Trecho do texto:
Por vetores dos contratos empresariais, entendem-se os caracteres que basicamente motivam e sustentam a existência do liame comercial, norteiam sua execução e servem como balizadores para que eventualmente se decida por sua extinção.

A direta influência dos vetores dos contratos empresariais no contexto do Direito Comercial é objetivamente pontuada por PAULA A. FORGIONI (2018, p. 107):

“O estudo dos contratos empresariais desde a perspectiva do mercado – i.e. do contexto que lhes dá força e sentido – exige sua consideração como categoria unitária e autônoma, afastando-se a análise truncada, tipo a tipo, que costuma ter lugar.

Essa reflexão global sobre os negócios mercantis somente se mostra possível mediante a prévia identificação dos traços peculiares que imprimem mecânica comum a todos eles, ou seja de diretrizes içadas do funcionamento próprio ao sistema comercial. Em outras palavras, é preciso identificar e analisar as semelhanças que os contratos comerciais guardam entre si para que possamos compreender [i] as peculiaridades e o funcionamento dessa categoria autônoma de negócios jurídicos, bem como [ii] o impacto que causam na dinâmica do mercado, influenciando-a e sendo por ela influenciada.”

Desse modo, porquanto notadamente relevantes à ciência empresarial, passa-se a especificar objetivamente cada um dos vetores dos contratos empresariais e suas respectivas peculiaridades.

1. ESCOPO/FINALIDADE DE LUCRO

Traço elementar e prioritário dos contratos empresariais é o escopo (ou a finalidade) de lucro sistematicamente neles versada.

As contratações estabelecidas em âmbito comercial/empresarial visam, em regra, a possibilidade de reverterem aos respectivos pactuantes determinada vantagem econômica, ou, numa palavra, o lucro. É o animus lucrandi que norteia o empresário, pois toda e qualquer projeção comercial tem por finalidade obter enriquecimento patrimonial. Sobre o tema, pertinente é a explicação de EDILSON ENEDINO DAS CHAGAS (2019, p. 77):

“O termo atividade econômica traduz-se em finalidade de obtenção de lucro, ainda que, em vez de lucro, haja prejuízo. Porquanto, o que integra substancialmente o conceito de empresário é o animus lucrandi, o aspecto subjetivo do lucro, não o aspecto objetivo.”

Itens:

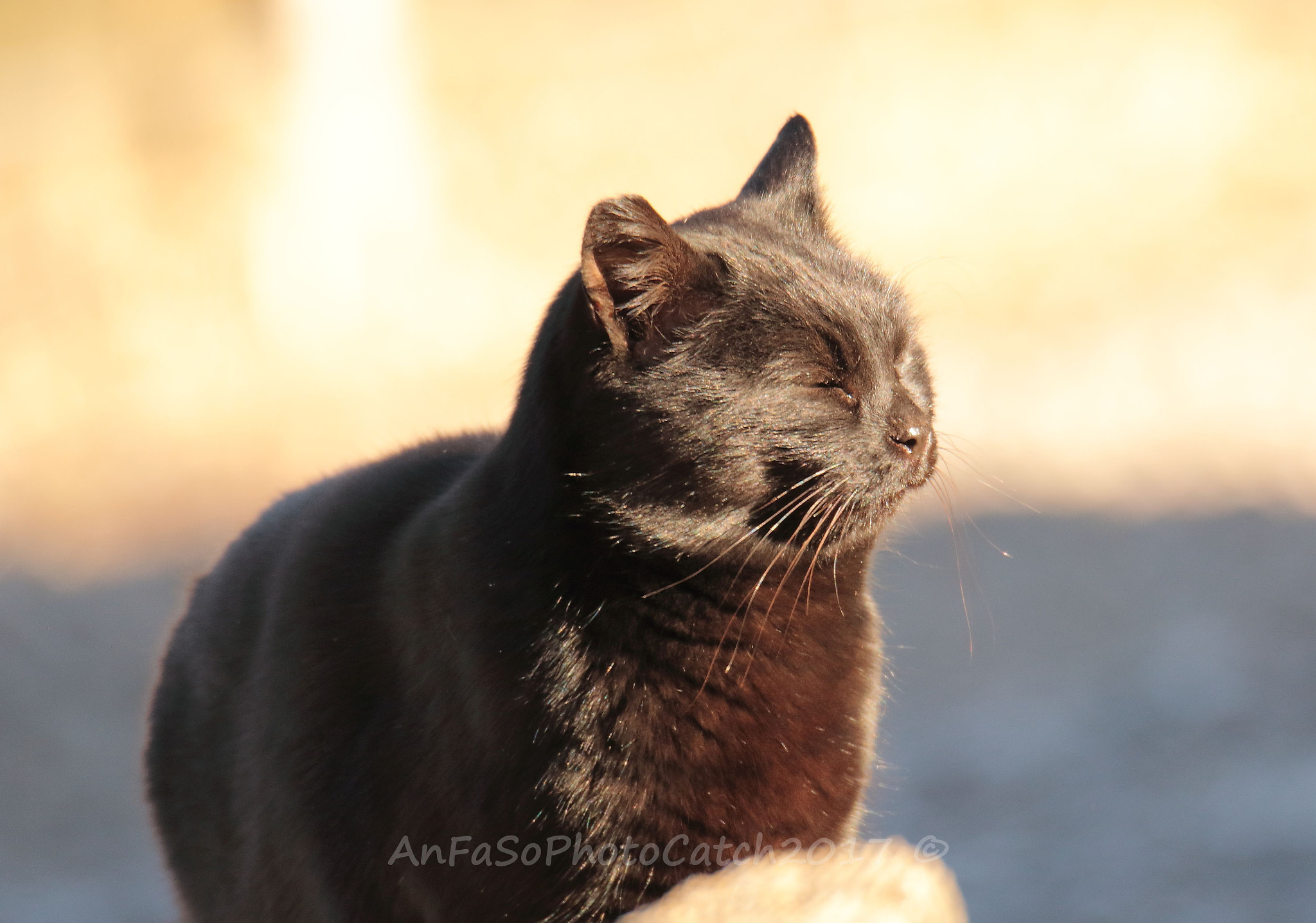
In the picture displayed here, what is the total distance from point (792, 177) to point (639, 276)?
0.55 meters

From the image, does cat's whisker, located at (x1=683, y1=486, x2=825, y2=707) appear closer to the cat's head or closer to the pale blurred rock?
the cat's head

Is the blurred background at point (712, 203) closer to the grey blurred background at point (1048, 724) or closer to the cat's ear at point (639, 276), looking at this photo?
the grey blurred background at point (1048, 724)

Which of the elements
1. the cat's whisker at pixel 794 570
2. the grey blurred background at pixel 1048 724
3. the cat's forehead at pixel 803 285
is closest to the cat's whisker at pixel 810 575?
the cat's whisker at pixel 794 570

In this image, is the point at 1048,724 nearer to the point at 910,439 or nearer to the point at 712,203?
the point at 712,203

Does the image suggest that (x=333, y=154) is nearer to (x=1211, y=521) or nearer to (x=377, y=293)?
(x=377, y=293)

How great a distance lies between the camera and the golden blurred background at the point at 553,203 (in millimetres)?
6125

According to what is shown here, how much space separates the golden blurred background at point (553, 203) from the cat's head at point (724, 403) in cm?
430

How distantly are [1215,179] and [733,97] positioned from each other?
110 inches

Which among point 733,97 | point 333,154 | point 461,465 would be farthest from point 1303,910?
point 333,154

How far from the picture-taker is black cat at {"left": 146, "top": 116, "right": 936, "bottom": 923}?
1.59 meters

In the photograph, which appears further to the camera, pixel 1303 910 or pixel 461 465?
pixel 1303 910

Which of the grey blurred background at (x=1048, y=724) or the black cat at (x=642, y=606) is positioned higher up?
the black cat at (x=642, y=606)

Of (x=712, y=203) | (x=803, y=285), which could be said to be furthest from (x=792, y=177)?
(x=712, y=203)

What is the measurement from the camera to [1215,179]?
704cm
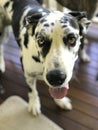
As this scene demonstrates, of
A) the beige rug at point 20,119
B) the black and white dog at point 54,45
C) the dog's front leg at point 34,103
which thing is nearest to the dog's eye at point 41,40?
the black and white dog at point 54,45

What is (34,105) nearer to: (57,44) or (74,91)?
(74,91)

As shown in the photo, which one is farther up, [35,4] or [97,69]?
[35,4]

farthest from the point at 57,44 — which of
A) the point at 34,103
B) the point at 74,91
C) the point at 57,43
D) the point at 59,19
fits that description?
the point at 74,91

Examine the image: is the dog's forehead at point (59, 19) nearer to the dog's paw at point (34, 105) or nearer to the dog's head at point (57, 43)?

Instrução escrita: Continue o texto sobre os vetores dos contratos empresariais a partir do ponto em que ele termina. Os dados não têm relação alguma com o texto.

Resposta:
Repare-se que, visando essencialmente o atingimento do lucro, os contratos empresariais possuem como um de seus principais traços a onerosidade, na medida em que, como regra, as pactuações comerciais conservam em si o propósito de movimentação de riquezas e circulação econômica, sendo incomum as disposições puramente gratuitas neste ambiente.

2. FUNÇÃO ECONÔMICA

Como decorrência da elementar intenção de lucro e da onerosidade regularmente ínsita às suas realizações, as contratações comerciais contêm impressas em si função tipicamente econômica. Verdadeira obviedade que, tencionando lucro, as avenças celebradas pelos comerciantes sejam dotadas de funções econômicas.

Na linha do exposto, sendo o Direito brasileiro estribado na premissa da livre iniciativa como princípio geral da atividade econômica, uma vez livremente lançando-se ao comércio, basicamente estará o indivíduo funcionalmente atuando com propósito econômico, na medida em que tem como objetivo, mediante a movimentação financeiro-patrimonial, obter lucro.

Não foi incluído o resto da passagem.